- Texto

**********

O conceito de reino aqui se refere a lugares de poder onde vibrações astrais específicas se manifestam fortemente, permitindo que certas entidades se manifestem com mais força. Essas entidades não estão necessariamente vinculadas a esses lugares, mas é aí que a conexão com um dos reinos pode acontecer melhor. Por exemplo, os espíritos do Reino das Almas, cuja função é ajudar as almas no momento da morte, estão mais presentes nos locais onde ocorre essa transição, do último suspiro ao sepultamento do cadáver: hospitais, necrotérios, capelas funerárias. Assim que o funeral chega ao cemitério, se a alma ainda se apega ao cadáver, ela entra no Reino da Kalunga Pequena, onde pode ser aprisionada. Essas almas dos mortos, chamadas kiumbas, podem ser forçadas a trabalhar para os exus da Kalunga Pequena ou podem ser cooptadas para servir a um quimbandeiro.

**********

- Dados brutos

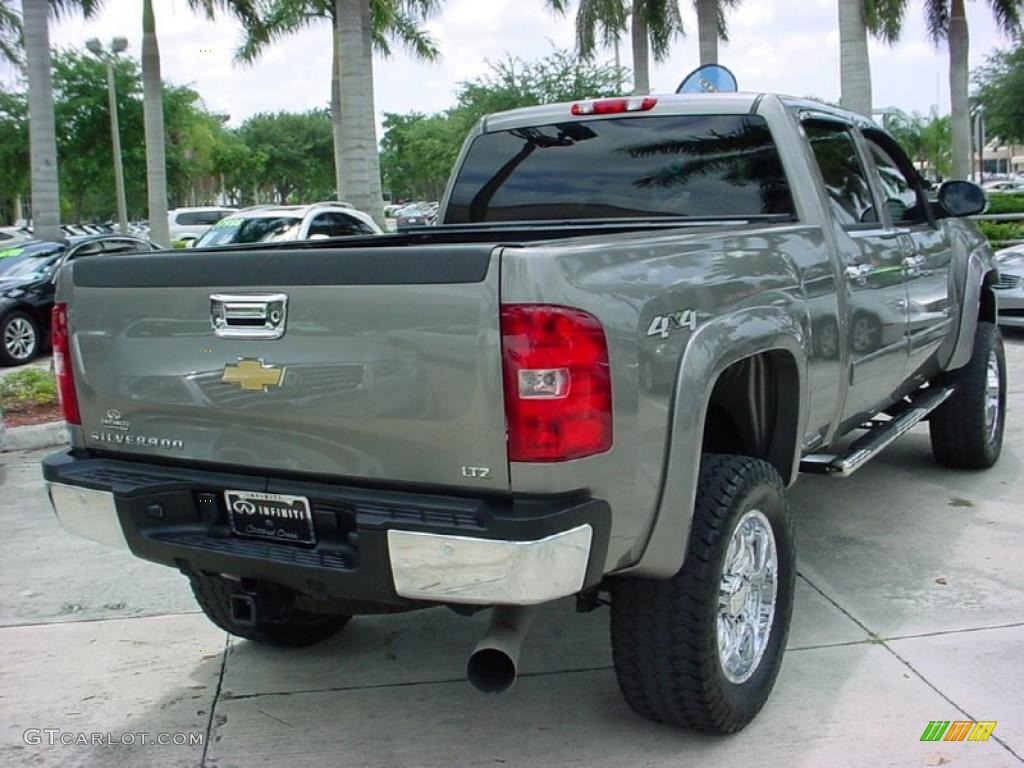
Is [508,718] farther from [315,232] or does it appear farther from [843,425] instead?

**********

- Objetivo 1
Responda com base no texto sobre os reinos:
(a) Qual é a função dos espíritos do Reino das Almas?
(b) Em que reino entra a alma que ainda se apega ao cadáver quando o funeral chega ao cemitério?
(c) Que nome recebem essas almas dos mortos?
- Objetivo 2
Traduza para o inglês esta frase do texto sobre os reinos: "Essas entidades não estão necessariamente vinculadas a esses lugares, mas é aí que a conexão com um dos reinos pode acontecer melhor."
- Objetivo 3
Dê seguimento ao texto sobre os reinos a partir da última frase apresentada.

- Resposta 1
(a) Ajudar as almas no momento da morte.
(b) No Reino da Kalunga Pequena.
(c) Kiumbas.

- Resposta 2
These entities are not necessarily bound to these places, but it is there that the connection with one of the realms can best take place.

- Resposta 3
O Cruzeiro, a grande cruz de fundação geralmente no centro do cemitério, também conhecido como Cruz das Almas, é considerado uma porta de entrada entre os diferentes planos da existência, e por isso se acredita que os espíritos do Reino do Cruzeiro também podem ser contatados em pontos liminais como portas e portões. A noção de cemitério pode ser estendida ao oceano, como já vimos, e os espíritos do Reino da Kalunga Grande costumam ser as almas dos afogados; o mesmo pode ser dito do Reino das Matas.
O Reino da Lira está associado a locais de prostituição, motéis, boemia, bares, cabarés; com a música, as artes, etc., de modo que suas obras são muito menos necromânticas e relacionadas à morte do que as dos outros. Os espíritos deste reino estão ligados à música, dança, etc.
O Reino da Encruzilhada é geralmente o primeiro nas listas de reinos que encontramos nos livros. É de fato o mais próximo do conceito original do orixá Exu, que não está diretamente relacionado aos mistérios da morte. Vimos que nas descrições iniciais da Quimbanda outro orixá, Omulu, estava associado aos cemitérios. O Reino das Encruzilhadas trata da abertura e fechamento dos caminhos, da circulação de energias, da comunicação e das viagens – atribuições herdadas de Exu.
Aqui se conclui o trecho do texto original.